#### Instruction
Update these lines by replacing every "water puddle" with "pool of water" and changing nothing else, and leave the pictures out of your answer.

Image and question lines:
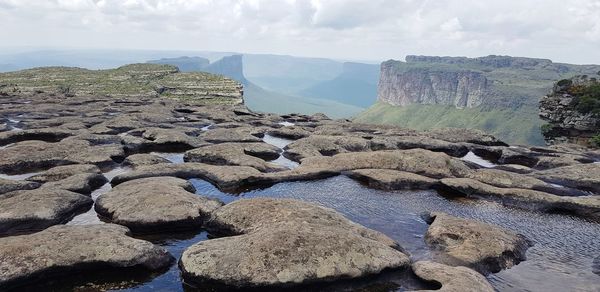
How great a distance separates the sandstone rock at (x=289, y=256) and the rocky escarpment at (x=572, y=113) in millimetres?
77428

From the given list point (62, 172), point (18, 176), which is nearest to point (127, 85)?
point (18, 176)

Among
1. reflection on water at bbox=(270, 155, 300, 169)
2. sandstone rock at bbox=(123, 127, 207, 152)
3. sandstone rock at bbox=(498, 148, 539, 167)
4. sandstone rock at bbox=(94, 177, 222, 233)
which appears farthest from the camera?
sandstone rock at bbox=(498, 148, 539, 167)

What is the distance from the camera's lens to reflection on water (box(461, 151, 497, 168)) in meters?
46.2

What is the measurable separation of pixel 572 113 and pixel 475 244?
8233 centimetres

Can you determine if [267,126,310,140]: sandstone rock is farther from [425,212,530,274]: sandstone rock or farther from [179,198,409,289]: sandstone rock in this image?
[179,198,409,289]: sandstone rock

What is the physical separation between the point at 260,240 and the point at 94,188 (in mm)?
18364

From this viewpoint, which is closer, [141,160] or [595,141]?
[141,160]

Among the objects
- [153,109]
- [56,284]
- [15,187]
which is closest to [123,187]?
[15,187]

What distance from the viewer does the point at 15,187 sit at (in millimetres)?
28406

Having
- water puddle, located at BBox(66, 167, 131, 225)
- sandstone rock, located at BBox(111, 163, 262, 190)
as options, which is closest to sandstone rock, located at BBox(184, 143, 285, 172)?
sandstone rock, located at BBox(111, 163, 262, 190)

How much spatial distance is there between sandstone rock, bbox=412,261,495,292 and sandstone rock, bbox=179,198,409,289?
1.03m

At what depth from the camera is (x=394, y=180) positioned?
3444 centimetres

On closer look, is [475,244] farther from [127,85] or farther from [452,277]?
[127,85]

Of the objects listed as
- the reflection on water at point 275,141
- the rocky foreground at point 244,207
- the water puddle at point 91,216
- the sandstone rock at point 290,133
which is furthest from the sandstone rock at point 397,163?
the sandstone rock at point 290,133
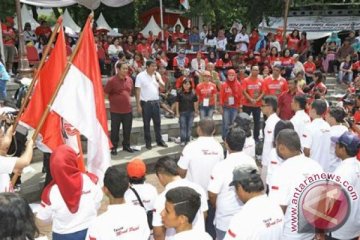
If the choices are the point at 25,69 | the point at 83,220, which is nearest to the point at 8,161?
the point at 83,220

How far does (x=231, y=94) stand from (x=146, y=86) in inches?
77.5

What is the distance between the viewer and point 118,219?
3.35 m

#### Task answer
How great a distance separates the sandstone rock at (x=289, y=256) and the rocky escarpment at (x=572, y=113) in millimetres?
77428

From the given list point (62, 172), point (18, 176), which is nearest to point (127, 85)?
point (18, 176)

Among
1. reflection on water at bbox=(270, 155, 300, 169)
2. sandstone rock at bbox=(123, 127, 207, 152)
3. sandstone rock at bbox=(498, 148, 539, 167)
4. sandstone rock at bbox=(94, 177, 222, 233)
which appears farthest from the camera?
sandstone rock at bbox=(498, 148, 539, 167)

What is the distance from the camera's lens to reflection on water (box(461, 151, 497, 168)) in meters?
46.2

What is the measurable separation of pixel 572 113 and pixel 475 244?
8233 centimetres

Can you determine if [267,126,310,140]: sandstone rock is farther from [425,212,530,274]: sandstone rock or farther from [179,198,409,289]: sandstone rock in this image?
[179,198,409,289]: sandstone rock

What is the physical separation between the point at 260,240 and the point at 94,188 (in mm)?
18364

From this viewpoint, which is closer, [141,160] or [595,141]?
[141,160]

Among the objects
- [153,109]
- [56,284]
- [15,187]
which is closest to [123,187]?
[15,187]

What distance from the viewer does the point at 15,187 sit at (in millimetres)?
28406

Having
- pool of water, located at BBox(66, 167, 131, 225)
- sandstone rock, located at BBox(111, 163, 262, 190)
as options, which is closest to sandstone rock, located at BBox(184, 143, 285, 172)?
sandstone rock, located at BBox(111, 163, 262, 190)

How much spatial distance is there between sandstone rock, bbox=412,261,495,292 and sandstone rock, bbox=179,198,409,289?
1.03m

At what depth from the camera is (x=394, y=180) positioned?
3444 centimetres

On closer look, is [475,244] farther from [127,85] or farther from [452,277]?
[127,85]

Of the objects listed as
- the reflection on water at point 275,141
- the rocky foreground at point 244,207
- the pool of water at point 91,216
- the sandstone rock at point 290,133
which is furthest from the sandstone rock at point 397,163?
the sandstone rock at point 290,133
If the choices are the point at 25,69 | the point at 83,220, which is nearest to the point at 8,161?
the point at 83,220

How far does (x=231, y=94) stand from (x=146, y=86) in inches?
77.5

What is the distance between the viewer and point 118,219?
3.35 m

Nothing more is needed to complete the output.